## AIM:
Write out, word for word, every line from the one containing "In the photo displayed, what" through the last line of the records below, both ends included.

##### MATERIAL FOR THIS TASK #####

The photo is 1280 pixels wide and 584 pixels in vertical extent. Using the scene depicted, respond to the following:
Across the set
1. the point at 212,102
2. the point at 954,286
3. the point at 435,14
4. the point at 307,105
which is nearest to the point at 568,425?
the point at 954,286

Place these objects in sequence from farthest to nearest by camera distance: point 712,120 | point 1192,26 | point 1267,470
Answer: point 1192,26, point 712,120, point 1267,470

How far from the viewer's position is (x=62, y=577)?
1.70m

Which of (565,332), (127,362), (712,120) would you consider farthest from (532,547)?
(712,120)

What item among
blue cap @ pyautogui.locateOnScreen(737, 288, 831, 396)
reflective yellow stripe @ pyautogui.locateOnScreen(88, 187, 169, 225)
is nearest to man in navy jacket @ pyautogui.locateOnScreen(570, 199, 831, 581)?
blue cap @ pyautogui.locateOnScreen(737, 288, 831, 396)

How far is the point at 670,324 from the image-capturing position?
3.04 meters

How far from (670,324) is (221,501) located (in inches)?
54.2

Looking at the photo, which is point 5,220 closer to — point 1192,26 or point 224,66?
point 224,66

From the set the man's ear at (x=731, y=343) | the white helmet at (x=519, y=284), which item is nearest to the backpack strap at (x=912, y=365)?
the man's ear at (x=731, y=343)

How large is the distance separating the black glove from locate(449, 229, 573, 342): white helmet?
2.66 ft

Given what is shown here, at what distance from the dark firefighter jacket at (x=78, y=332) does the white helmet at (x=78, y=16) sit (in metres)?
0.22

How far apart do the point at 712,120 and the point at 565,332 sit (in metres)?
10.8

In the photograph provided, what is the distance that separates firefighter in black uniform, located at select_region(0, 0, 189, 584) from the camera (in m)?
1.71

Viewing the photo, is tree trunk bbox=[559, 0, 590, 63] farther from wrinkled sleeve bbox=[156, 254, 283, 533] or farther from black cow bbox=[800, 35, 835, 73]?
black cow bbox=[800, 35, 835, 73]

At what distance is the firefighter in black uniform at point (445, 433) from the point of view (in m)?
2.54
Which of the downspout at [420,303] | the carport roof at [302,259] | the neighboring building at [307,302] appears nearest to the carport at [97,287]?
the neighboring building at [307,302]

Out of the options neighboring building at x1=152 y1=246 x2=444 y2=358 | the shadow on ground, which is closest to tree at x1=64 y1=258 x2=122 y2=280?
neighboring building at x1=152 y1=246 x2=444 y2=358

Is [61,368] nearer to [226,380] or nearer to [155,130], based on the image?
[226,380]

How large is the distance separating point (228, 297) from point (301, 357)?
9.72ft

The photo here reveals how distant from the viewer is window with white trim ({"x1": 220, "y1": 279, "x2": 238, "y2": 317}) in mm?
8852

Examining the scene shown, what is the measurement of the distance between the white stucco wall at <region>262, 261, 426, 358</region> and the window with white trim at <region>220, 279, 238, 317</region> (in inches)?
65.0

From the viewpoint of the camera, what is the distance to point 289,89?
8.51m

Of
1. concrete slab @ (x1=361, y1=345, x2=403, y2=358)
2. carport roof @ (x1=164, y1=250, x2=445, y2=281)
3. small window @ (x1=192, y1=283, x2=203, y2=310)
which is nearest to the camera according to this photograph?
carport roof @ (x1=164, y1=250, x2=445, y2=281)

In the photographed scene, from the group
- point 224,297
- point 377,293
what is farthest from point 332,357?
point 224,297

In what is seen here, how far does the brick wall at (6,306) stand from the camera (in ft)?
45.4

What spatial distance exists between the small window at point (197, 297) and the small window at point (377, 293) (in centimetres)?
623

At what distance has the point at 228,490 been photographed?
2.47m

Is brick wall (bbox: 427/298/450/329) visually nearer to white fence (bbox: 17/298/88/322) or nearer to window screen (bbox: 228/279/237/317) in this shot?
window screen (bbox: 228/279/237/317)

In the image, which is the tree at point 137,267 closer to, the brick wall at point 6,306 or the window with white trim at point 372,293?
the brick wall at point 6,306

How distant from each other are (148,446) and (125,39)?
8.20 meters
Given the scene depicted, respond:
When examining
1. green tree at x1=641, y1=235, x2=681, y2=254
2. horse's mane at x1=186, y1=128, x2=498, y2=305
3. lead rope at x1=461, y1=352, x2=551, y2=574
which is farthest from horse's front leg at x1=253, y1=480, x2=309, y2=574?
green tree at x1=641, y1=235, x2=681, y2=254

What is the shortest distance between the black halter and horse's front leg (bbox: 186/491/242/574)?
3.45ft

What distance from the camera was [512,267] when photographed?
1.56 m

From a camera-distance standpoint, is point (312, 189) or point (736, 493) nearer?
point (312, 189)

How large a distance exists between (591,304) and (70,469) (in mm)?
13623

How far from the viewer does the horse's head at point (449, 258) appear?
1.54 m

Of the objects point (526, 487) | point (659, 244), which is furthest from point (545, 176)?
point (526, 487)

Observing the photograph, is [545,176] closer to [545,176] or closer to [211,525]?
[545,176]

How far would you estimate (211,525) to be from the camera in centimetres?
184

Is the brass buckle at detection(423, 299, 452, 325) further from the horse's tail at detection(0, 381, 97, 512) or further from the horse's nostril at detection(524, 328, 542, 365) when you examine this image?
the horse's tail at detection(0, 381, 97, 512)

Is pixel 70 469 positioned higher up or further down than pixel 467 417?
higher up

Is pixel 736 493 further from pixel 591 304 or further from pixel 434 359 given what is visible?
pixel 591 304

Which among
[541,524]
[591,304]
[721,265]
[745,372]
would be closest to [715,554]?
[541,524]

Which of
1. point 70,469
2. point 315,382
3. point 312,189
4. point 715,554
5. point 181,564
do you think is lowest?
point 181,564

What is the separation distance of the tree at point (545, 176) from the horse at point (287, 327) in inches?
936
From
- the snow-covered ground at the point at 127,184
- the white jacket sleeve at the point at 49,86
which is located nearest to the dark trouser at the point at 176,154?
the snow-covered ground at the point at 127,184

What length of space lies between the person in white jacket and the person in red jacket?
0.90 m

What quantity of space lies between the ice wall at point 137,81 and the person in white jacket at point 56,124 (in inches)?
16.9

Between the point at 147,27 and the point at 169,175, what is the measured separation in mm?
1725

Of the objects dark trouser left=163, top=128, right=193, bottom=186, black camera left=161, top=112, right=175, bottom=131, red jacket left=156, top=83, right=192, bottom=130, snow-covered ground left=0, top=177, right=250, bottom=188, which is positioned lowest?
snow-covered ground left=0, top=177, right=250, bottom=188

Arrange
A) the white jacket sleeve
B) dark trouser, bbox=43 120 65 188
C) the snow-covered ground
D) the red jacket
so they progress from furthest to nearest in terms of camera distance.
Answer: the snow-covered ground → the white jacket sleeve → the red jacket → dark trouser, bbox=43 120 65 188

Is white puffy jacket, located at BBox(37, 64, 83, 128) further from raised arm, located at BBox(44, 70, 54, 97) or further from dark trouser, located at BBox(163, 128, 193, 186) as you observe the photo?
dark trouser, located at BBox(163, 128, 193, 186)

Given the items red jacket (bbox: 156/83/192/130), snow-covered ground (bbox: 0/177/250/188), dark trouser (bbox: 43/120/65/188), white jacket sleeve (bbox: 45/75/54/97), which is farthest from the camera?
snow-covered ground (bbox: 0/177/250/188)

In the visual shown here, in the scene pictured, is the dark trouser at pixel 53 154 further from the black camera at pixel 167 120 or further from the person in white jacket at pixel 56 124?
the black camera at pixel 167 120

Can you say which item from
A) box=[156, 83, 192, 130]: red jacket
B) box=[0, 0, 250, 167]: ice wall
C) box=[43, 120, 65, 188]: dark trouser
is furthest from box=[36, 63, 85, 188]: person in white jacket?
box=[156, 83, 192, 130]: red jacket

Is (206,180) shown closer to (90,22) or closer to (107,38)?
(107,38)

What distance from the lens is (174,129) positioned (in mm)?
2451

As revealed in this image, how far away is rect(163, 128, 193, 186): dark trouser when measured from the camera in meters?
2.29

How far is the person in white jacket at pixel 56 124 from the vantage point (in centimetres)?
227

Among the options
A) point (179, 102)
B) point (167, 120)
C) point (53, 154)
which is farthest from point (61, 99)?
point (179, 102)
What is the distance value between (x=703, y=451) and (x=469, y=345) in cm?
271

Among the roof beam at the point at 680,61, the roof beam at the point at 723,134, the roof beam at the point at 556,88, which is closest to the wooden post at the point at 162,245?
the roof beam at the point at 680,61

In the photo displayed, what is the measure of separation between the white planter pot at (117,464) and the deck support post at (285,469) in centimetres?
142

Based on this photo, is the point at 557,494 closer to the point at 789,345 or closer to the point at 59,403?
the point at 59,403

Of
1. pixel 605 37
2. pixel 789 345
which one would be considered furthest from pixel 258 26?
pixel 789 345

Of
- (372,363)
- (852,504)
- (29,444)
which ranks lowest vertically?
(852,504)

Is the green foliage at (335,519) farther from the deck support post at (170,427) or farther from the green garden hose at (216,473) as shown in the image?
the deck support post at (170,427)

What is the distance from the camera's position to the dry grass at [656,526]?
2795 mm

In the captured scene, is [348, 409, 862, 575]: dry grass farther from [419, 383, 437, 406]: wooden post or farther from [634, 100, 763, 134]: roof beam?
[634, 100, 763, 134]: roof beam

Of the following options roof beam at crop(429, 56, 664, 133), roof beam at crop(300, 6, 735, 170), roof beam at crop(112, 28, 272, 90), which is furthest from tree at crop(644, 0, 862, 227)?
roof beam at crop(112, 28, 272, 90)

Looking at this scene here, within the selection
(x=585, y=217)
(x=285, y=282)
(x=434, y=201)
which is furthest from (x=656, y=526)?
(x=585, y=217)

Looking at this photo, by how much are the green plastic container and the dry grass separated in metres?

#####

## EXPECTED ANSWER:
In the photo displayed, what is the measure of separation between the white planter pot at (117,464) and the deck support post at (285,469) in centimetres?
142

Based on this photo, is the point at 557,494 closer to the point at 789,345 or closer to the point at 59,403?
the point at 59,403

Of
1. pixel 605 37
2. pixel 789 345
which one would be considered furthest from pixel 258 26?
pixel 789 345

Of
- (372,363)
- (852,504)
- (29,444)
which ranks lowest vertically?
(852,504)

Is the green foliage at (335,519) farther from the deck support post at (170,427) or farther from the green garden hose at (216,473) as shown in the image?
the deck support post at (170,427)

What is the distance from the camera's position to the dry grass at [656,526]?
2795 mm

In the captured scene, is [348, 409, 862, 575]: dry grass farther from [419, 383, 437, 406]: wooden post or farther from [634, 100, 763, 134]: roof beam?
[634, 100, 763, 134]: roof beam

Of the following options roof beam at crop(429, 56, 664, 133), roof beam at crop(300, 6, 735, 170), roof beam at crop(112, 28, 272, 90), which is furthest from tree at crop(644, 0, 862, 227)?
roof beam at crop(112, 28, 272, 90)

Looking at this scene here, within the selection
(x=585, y=217)
(x=285, y=282)
(x=434, y=201)
which is furthest from (x=656, y=526)?
(x=585, y=217)

Looking at this photo, by how much are the green plastic container and the dry grass separated in metres?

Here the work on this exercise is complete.